Problem to work on ->
Duplicate the excerpt on the right to housing word for word.

start Excerpted passage

The Goal Versus the Reality

W. Dennis Keating

Introduction

Housing encompasses many aspects beyond the basic necessity for adequate shelter. In the physical sense, it should be safe and secure. In the economic sense, it should be affordable. In the social sense, it should not be overcrowded, its location should provide access to services, occupants should have security of tenure, and home seekers should not experience discrimination based on race/ethnicity, disabilities, family structure (i.e., the presence of children), gender, sexual preference, or source of income. While the meaning of the terms “adequate” and “shelter” can be debated, these other characteristics can be measured.
This chapter will identify the extent to which a right to housing has been recognized and whether, formally or not, adequate housing has been provided. While a right to housing has been adopted by a number of countries, no country has yet fully implemented such a right. This chapter will review international declarations of the right to housing and analyze several case studies, including the United States, Europe (including France and the United Kingdom), Canada, Australia, and New Zealand in order to better understand the dilemmas associated with right to housing declarations.

International Declarations

The right to housing has been recognized internationally since the founding of the United Nations (UN). The guarantee of this right can be found in several documents, including Article 25, Universal Declaration of Human Rights (as part of an adequate standard of living) (1948; U.N. Human Rights Council 2015). The International Covenant on Economic, Social, and Cultural Rights (ICESCR) (Article 11[1](1966), the UN Committee on Economic, Social and Cultural Rights (CESCR)) states:
The States Parties to the Present Covenant recognize the right of everyone to an adequate standard of living for himself and his family, including adequate food, clothing and housing, and to the continuous improvement of living conditions. The States Parties will take appropriate steps to ensure realization of this right, recognizing to this effect the essential importance of international co-operation based on free consent.

end Excerpted passage
start Data rows

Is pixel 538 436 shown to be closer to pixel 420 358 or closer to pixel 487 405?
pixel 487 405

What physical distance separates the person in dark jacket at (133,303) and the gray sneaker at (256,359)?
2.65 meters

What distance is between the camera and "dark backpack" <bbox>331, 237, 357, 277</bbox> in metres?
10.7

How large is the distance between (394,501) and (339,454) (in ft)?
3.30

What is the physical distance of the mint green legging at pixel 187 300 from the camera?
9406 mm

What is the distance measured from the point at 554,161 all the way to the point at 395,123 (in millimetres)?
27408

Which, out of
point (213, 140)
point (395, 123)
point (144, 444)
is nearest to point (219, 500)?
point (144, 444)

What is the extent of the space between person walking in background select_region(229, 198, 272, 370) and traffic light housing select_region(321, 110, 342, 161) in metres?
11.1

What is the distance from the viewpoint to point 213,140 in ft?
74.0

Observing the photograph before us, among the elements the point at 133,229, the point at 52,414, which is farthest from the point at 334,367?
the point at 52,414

end Data rows

Final result ->
The Goal Versus the Reality

W. Dennis Keating

Introduction

Housing encompasses many aspects beyond the basic necessity for adequate shelter. In the physical sense, it should be safe and secure. In the economic sense, it should be affordable. In the social sense, it should not be overcrowded, its location should provide access to services, occupants should have security of tenure, and home seekers should not experience discrimination based on race/ethnicity, disabilities, family structure (i.e., the presence of children), gender, sexual preference, or source of income. While the meaning of the terms “adequate” and “shelter” can be debated, these other characteristics can be measured.
This chapter will identify the extent to which a right to housing has been recognized and whether, formally or not, adequate housing has been provided. While a right to housing has been adopted by a number of countries, no country has yet fully implemented such a right. This chapter will review international declarations of the right to housing and analyze several case studies, including the United States, Europe (including France and the United Kingdom), Canada, Australia, and New Zealand in order to better understand the dilemmas associated with right to housing declarations.

International Declarations

The right to housing has been recognized internationally since the founding of the United Nations (UN). The guarantee of this right can be found in several documents, including Article 25, Universal Declaration of Human Rights (as part of an adequate standard of living) (1948; U.N. Human Rights Council 2015). The International Covenant on Economic, Social, and Cultural Rights (ICESCR) (Article 11[1](1966), the UN Committee on Economic, Social and Cultural Rights (CESCR)) states:
The States Parties to the Present Covenant recognize the right of everyone to an adequate standard of living for himself and his family, including adequate food, clothing and housing, and to the continuous improvement of living conditions. The States Parties will take appropriate steps to ensure realization of this right, recognizing to this effect the essential importance of international co-operation based on free consent.